Jakby zginął w jednej chwili co czwarty łomżyniak...
- Przebywam tu często i często patrzę na prosty pomnik, skromny, ale wymowny. Zastanawiam się, czemu akurat oni musieli umrzeć, jak mogli umrzeć, gdy walczyli, nie chcąc oddać ziemi ojczystej Niemcom, a potem Rosjanom... - dzieli się refleksją Julian Magdziak, pierwszoklasista Publicznego Gimnazjum im. Ofiar Katynia, który uczestniczył w półgodzinnej uroczystości, upamiętniającej 71. rocznicę zwycięstwa państw alianckich nad faszyzmem i nazizmem w II wojnie światowej, w której wykrwawiło się 110 milionów żołnierzy 61 państw na kontynentach i oceanach. - Myślę koło głazu naprzeciwko kościoła w Piątnicy o żołnierzach 33 Pułku Piechoty, że honor to nie było puste słowo.

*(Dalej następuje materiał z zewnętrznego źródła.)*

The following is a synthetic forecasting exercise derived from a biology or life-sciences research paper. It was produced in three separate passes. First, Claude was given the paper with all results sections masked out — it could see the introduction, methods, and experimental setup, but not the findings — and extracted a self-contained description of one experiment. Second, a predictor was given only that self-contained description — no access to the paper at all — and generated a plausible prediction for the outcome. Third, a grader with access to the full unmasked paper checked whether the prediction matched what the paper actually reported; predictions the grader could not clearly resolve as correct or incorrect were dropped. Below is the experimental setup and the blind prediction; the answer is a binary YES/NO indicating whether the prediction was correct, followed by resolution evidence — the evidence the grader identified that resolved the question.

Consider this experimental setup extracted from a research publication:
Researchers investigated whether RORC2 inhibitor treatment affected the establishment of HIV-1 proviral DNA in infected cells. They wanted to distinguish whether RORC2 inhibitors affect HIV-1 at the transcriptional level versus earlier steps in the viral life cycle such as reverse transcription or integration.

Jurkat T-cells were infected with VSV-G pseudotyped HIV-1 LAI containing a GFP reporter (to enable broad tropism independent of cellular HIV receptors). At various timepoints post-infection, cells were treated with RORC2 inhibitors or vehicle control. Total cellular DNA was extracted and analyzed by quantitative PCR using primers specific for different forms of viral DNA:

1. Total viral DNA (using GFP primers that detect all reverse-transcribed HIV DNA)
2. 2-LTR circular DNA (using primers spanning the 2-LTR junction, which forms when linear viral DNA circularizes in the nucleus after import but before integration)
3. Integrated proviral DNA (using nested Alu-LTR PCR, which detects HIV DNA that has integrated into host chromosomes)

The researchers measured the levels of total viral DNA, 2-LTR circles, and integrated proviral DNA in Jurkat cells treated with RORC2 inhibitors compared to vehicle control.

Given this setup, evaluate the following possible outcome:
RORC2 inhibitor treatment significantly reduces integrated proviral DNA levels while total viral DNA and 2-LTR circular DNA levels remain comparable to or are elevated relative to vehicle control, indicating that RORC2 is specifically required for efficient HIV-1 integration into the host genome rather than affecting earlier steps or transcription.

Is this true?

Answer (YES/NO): NO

Julian ma za sobą 13 i pół roku życia w wolnej Polsce, która zaatakowana 1. września 1939 r. jako pierwsze państwo w Europie przeciwstawiała się zbrojnie, a nie tylko dyplomatycznie, hegemonii Adolfa Hitlera. Szybko uległa wrogom z zachodu, kiedy 17. września wkroczyła od wschodu Armia Czerwona Józefa Stalina... Dyktatorzy to dla Juliana zamierzchła historia, jakiej bolesną częścią stał się los ponad 20 tysięcy ofiar Katynia, pomordowanych w 1940 r. strzałem w tył głowy... - Wojna to dziesiątki milionów ofiar ludzi, którzy byli zabijani praktycznie za nic, za niewinność – kontynuuje rezolutnie chłopiec, gdy żołnierz Wojska Polskiego ppłk. Ryszard Matuszewski kończył przemowę zza mównicy po lewej stronie pomnika – głazu 33 PP. Klub Fort po raz 12. we współpracy z Gminą Piątnica zorganizował złożenie kwiatów i zapalenia zniczy w hołdzie Obrońcom Ojczyzny w dniu – czy raczej w przededniach: 8. i 9. maja - zakończenia największego konfliktu militarnego i dramatu humanitarnego w historii ludzkości. - Pamiętać trzeba do tyłu, lecz wnioski wyciągać do przodu – mówił do dorosłych, polityków i samorządowców oraz młodzieży szkoły podstawowej z dyrektor Urszulą Jarominiak i gimnazjum z dyrektorem Arturem Wierzbowskim. Przypomniał, że przybyli pokłonić się i oddać hołd tym, którzy walczyli i zginęli podczas II wojny światowej (1939 – 1945). W walkach na frontach, w partyzantce, więzieniach i obozach zginęło ponad 6 milionów Polaków, to jest blisko 23 procent ówczesnej ludności. Jakby zginął w jednej chwili co czwarty mieszkaniec Łomży... - Ojczyzna to historia, tradycja, język i groby przodków... - powiedział Krzysztof Kozicki, wójt gm. Piątnica. - Ojczyzna to najbliższe otoczenie, miejsce urodzenia, ziemia, a dalej jest Polska.
W imieniu współczesnych Polaków delegacje złożyły przed głazem wiązanki kwiatów, m.in., poseł RP Bernadeta Krynicka, poseł Lech Antoni Kołakowski, prezydent Łomży Mariusz Chrzanowski, starosta łomżyński Elżbieta Parzych, wójt gm. Łomża Piotr Kłys oraz łomżyńskie Wojsko Polskie z mjr. Krzysztofem Rabkiem na czele, weteranami i kombatantami. Dorośli uczestnicy uroczystości w 71. rocznicę zakończenia wojny wybrali się na piknik i turniej w pobliskiej strzelnicy Fortu III.